Dies ist ein Beitrag des Meldeportals „CIRS – Endoskopie der DGVS“.
Zugang zum Portal und zu weiteren Informationen ist unter folgendem Link möglich:
http://www.dgvs-cirs.de/
Dort können auch eigene Fälle anonym eingestellt und durch ein Expertengremium bewertet werden.

Frage:

Elektive Aufnahme zur stationären Behandlung einer Achalasie durch perorale endoskopische Myotomie (POEM).
Die POEM erfolgte in Intubationsnarkose durch Anästhesie unter Verwendung eines Standard-Gastroskops und low-flow CO2-Insufflation
Im Verlauf kam es zu einer akzidentiellen Aktivierung der Insufflation von Raumluft nach Neustart des Endoskopie-Prozessors mit Entwicklung eines ausgeprägten Hautemphysems sowie eines Pneumothorax.

Feedback des CIRS – Teams:

Vorschläge zur Verbesserung der/des Meldenden:

Nach Umstellung am Endoskopie-Prozessor sollte bei jedem Eingriff, der die Kontinuität der Darmwand unterbricht/gefährdet – insbesondere Tunneltechniken – aktiv die Abschaltung der Raumluftinsufflation kontrolliert und die alleinige Insufflation von CO2 (vorzugsweise low-flow) sichergestellt werden.

Letztlich führte die Erfahrung des Teams sowohl auf Endoskopie- als auch Anästhesie-Seite zu einem für den Patienten guten Ausgang.
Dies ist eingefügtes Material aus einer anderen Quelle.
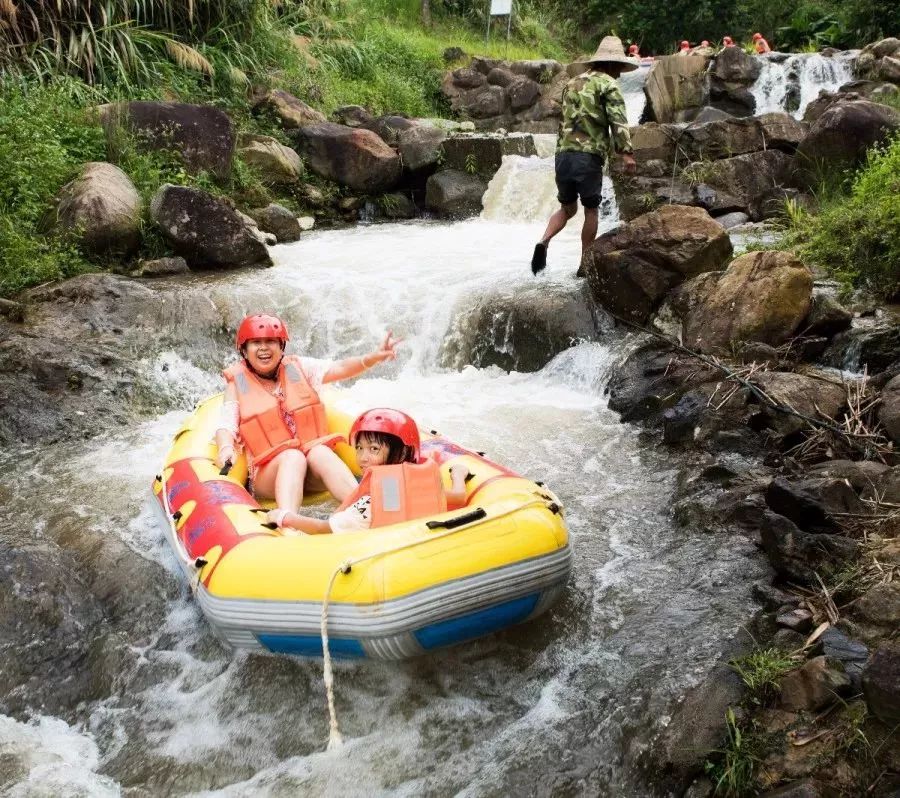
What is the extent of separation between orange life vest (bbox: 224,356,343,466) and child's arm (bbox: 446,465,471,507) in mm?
760

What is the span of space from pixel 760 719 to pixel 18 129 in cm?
727

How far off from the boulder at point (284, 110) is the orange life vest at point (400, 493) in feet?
27.7

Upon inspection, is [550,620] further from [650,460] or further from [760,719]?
[650,460]

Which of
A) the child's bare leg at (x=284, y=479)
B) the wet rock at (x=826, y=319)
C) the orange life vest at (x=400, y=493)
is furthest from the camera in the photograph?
the wet rock at (x=826, y=319)

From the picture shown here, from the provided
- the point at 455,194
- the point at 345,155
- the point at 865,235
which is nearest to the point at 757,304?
the point at 865,235

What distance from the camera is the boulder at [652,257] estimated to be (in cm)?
619

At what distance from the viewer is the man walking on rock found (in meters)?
6.45

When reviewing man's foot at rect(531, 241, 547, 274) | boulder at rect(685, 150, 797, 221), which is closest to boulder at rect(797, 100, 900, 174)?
boulder at rect(685, 150, 797, 221)

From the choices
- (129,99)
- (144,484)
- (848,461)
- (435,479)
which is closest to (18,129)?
(129,99)

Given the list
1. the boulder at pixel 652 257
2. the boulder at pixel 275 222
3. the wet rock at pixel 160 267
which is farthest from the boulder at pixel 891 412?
the boulder at pixel 275 222

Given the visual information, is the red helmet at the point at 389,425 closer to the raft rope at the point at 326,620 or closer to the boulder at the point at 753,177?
the raft rope at the point at 326,620

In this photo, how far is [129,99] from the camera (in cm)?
927

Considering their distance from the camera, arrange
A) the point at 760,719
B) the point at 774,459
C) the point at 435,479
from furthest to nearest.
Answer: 1. the point at 774,459
2. the point at 435,479
3. the point at 760,719

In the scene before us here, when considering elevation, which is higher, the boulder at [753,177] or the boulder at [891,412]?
the boulder at [753,177]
Gerade am Beginn der Lernkurve für diese Art von Interventionen auf beiden Seiten sollte besonders auf diese Details geachtet werden, da häufig zunächst der technische Aspekt die vermeintlich größte Herausforderung darstellt. Eingriffe dieser Art sollten – obwohl die Komplikationsrate unter CO2-Insufflation gering ist – nur bei entsprechender Erfahrung und Vorhandensein notwendiger Infrastruktur im Komplikationsmanagement durchgeführt werden.

Feedback des CIRS – Teams:

Die POEM hat sich mittlerweile als eine Therapieoption bei Achalasie etabliert. Es handelt sich um ein Verfahren, das prinzipiell sicher ist, jedoch Expertise für die Durchführung und den Umgang mit Komplikationen erfordert.
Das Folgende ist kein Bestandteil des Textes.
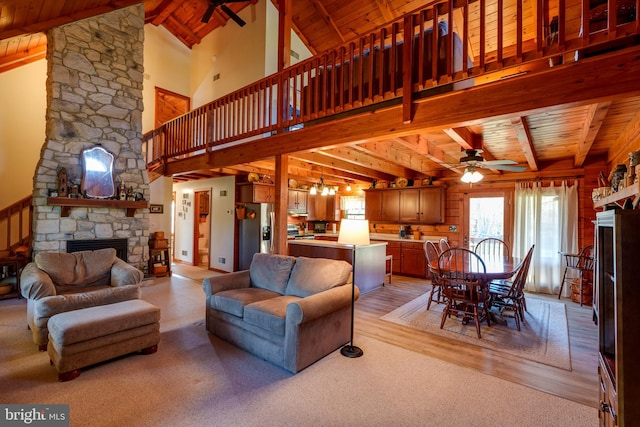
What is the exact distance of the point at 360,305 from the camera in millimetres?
4613

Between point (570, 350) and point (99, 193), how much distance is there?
6.99 metres

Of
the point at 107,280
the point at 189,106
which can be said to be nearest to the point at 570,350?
the point at 107,280

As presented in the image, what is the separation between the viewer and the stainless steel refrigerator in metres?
6.54

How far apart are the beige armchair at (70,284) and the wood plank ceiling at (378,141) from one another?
7.93 ft

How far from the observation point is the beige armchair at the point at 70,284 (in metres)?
2.84

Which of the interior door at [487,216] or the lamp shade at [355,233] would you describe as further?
the interior door at [487,216]

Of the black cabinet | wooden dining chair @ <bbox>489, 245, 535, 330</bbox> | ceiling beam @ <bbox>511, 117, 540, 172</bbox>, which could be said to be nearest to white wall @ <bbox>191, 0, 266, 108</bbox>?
the black cabinet

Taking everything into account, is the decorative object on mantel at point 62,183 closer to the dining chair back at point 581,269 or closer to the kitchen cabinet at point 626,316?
the kitchen cabinet at point 626,316

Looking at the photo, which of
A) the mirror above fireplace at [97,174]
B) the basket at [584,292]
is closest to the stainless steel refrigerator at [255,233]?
the mirror above fireplace at [97,174]

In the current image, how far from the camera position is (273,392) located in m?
2.29

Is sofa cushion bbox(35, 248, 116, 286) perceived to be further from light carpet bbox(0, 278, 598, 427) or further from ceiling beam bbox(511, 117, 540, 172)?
ceiling beam bbox(511, 117, 540, 172)

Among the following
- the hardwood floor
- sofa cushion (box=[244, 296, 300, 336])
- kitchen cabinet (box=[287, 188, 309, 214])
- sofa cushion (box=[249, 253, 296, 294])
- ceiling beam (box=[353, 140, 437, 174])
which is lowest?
the hardwood floor

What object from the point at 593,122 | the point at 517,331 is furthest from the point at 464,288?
the point at 593,122

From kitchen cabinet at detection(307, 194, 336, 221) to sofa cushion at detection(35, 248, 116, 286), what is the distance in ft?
16.7
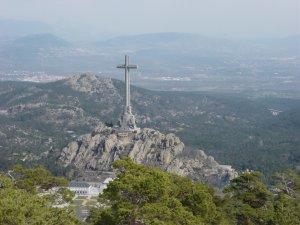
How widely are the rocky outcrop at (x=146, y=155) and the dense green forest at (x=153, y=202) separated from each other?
41570 mm

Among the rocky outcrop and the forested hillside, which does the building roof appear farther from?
the forested hillside

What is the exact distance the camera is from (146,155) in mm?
81250

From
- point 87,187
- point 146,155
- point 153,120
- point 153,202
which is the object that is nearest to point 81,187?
point 87,187

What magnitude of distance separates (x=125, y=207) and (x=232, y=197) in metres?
12.4

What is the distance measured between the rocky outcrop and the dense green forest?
41570mm

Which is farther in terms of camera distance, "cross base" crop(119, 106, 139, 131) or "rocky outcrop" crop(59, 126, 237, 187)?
"cross base" crop(119, 106, 139, 131)

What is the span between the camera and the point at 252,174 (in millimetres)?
35844

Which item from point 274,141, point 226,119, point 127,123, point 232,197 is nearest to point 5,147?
point 127,123

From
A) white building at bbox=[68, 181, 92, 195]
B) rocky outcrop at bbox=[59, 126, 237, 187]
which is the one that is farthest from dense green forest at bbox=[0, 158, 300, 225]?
rocky outcrop at bbox=[59, 126, 237, 187]

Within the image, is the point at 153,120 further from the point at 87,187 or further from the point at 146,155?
the point at 87,187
Durch die iatrogen geschaffene Verbindung des Ösophaguslumens mit dem Mediastinum, der Pleura oder dem Peritoneum kann das insufflierte CO2 in die jeweiligen Kompartimente einströmen und somit eine systemische CO2 -Anreicherung, ein Kapnomediastinum, ein Spannungskapnoperitoneum oder einen Pneumothorax verursachen. [1]

Die Durchführung einer POEM (oder anderen transmuralen Intervention) mit Raumluft ist obsolet. So konnte in einer Arbeit von Cai et. al gezeigt werden, dass die Verwendung von CO2 das Auftreten eines Mediastinal- und Hautemphysems sowie eines Pneumoperitoneums deutlich senkt. Das Auftreten eines behandlungsbedürfigen Pneumothorax wurde ebenfalls deutlich gesenkt. [2] Akzidentielle auch zerebrale Luftembolien bei extraluminaler Luftinsufflation (z.B. auch bei Perforation bei ERCP) mit neurologischen Schäden und Todesfällen sind beschrieben.
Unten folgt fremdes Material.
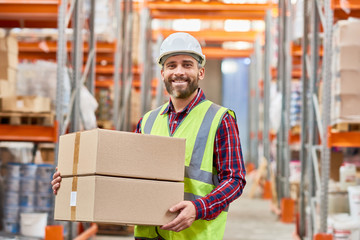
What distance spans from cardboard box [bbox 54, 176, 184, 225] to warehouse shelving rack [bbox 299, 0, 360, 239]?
339 cm

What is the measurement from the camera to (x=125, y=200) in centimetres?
268

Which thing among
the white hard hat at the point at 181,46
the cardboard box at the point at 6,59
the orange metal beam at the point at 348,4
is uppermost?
the orange metal beam at the point at 348,4

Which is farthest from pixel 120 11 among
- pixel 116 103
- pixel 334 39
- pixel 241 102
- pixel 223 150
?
pixel 241 102

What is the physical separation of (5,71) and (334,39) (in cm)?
347

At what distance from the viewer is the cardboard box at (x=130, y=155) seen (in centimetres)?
267

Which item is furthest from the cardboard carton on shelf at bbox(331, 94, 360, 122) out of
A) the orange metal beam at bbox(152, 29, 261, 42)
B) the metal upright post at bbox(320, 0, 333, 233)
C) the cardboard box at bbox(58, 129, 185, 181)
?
the orange metal beam at bbox(152, 29, 261, 42)

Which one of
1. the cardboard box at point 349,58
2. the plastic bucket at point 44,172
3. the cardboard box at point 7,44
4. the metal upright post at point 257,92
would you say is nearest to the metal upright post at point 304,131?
the cardboard box at point 349,58

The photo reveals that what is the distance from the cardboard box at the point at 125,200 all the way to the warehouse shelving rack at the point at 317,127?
339 centimetres

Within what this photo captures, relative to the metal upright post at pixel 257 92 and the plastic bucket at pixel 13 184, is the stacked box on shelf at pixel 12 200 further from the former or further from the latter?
the metal upright post at pixel 257 92

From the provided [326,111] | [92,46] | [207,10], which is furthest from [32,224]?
[207,10]

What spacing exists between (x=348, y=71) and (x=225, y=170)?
3334 mm

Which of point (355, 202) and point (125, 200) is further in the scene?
point (355, 202)

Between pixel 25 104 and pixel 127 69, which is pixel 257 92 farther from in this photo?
pixel 25 104

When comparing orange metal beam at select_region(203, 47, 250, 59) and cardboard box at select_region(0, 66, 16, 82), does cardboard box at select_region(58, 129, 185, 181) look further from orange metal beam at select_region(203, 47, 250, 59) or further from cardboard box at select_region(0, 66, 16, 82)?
orange metal beam at select_region(203, 47, 250, 59)
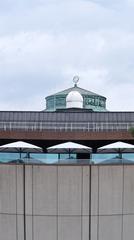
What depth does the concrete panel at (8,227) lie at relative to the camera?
16.2 meters

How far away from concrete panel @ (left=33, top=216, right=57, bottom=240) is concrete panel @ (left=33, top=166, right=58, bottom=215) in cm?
20

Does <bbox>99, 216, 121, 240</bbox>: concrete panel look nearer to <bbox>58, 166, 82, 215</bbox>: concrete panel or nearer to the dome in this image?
<bbox>58, 166, 82, 215</bbox>: concrete panel

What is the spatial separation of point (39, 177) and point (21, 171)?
0.65 metres

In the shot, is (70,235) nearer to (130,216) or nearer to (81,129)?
(130,216)

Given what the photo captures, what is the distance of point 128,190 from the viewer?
1623 cm

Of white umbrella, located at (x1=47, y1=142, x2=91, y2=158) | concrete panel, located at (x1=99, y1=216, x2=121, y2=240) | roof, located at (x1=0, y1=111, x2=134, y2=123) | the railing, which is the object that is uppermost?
roof, located at (x1=0, y1=111, x2=134, y2=123)

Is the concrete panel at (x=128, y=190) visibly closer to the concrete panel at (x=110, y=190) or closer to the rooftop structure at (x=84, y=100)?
the concrete panel at (x=110, y=190)

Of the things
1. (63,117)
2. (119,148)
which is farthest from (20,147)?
(63,117)

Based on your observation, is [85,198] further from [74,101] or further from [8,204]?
[74,101]

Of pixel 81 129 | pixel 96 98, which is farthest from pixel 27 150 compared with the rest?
pixel 96 98

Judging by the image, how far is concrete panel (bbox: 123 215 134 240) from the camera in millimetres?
16250

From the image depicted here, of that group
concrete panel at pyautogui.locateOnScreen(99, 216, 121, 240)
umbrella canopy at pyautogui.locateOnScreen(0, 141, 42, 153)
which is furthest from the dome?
concrete panel at pyautogui.locateOnScreen(99, 216, 121, 240)

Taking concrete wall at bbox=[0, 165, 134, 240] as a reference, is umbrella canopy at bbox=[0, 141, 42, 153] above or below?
above

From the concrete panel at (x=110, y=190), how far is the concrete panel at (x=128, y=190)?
0.58ft
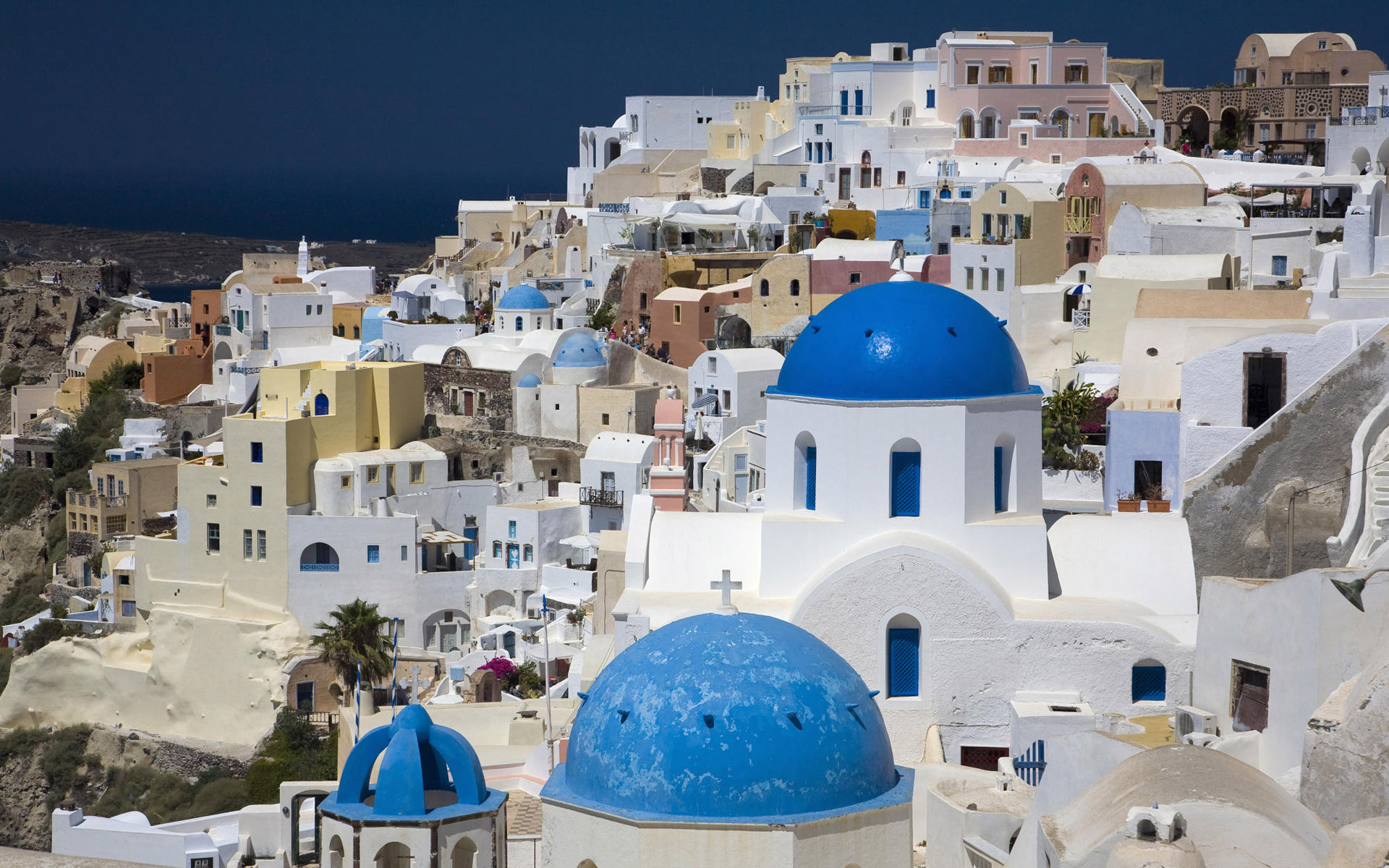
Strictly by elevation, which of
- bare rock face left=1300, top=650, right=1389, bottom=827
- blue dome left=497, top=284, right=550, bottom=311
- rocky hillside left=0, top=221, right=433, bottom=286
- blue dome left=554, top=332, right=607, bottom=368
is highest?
rocky hillside left=0, top=221, right=433, bottom=286

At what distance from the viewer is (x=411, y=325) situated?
44.3 metres

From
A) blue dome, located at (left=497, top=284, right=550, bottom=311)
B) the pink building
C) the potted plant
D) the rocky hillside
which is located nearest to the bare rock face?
the potted plant

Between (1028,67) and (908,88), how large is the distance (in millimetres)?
4025

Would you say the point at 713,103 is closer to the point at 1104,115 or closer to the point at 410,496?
the point at 1104,115

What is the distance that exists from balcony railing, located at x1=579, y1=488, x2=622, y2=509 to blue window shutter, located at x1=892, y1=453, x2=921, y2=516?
16.9 metres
Nach Neustart einer Lichtquelle/Prozessors während der Endoskopie schaltet sich die Luftzufuhr nicht automatisch ein. Damit dann im Reflex nicht die falsche Taste (Raumluft anstelle CO2) gedrückt wird, könnte man die Raumlufttaste vor Beginn der Intervention überkleben. Geraden in Endoskopie-Einheiten, die seltener mit CO2 arbeiten empfiehlt sich eine regelmäßige Schulung der Mitarbeiter über den Sinn der CO2-Anwendung.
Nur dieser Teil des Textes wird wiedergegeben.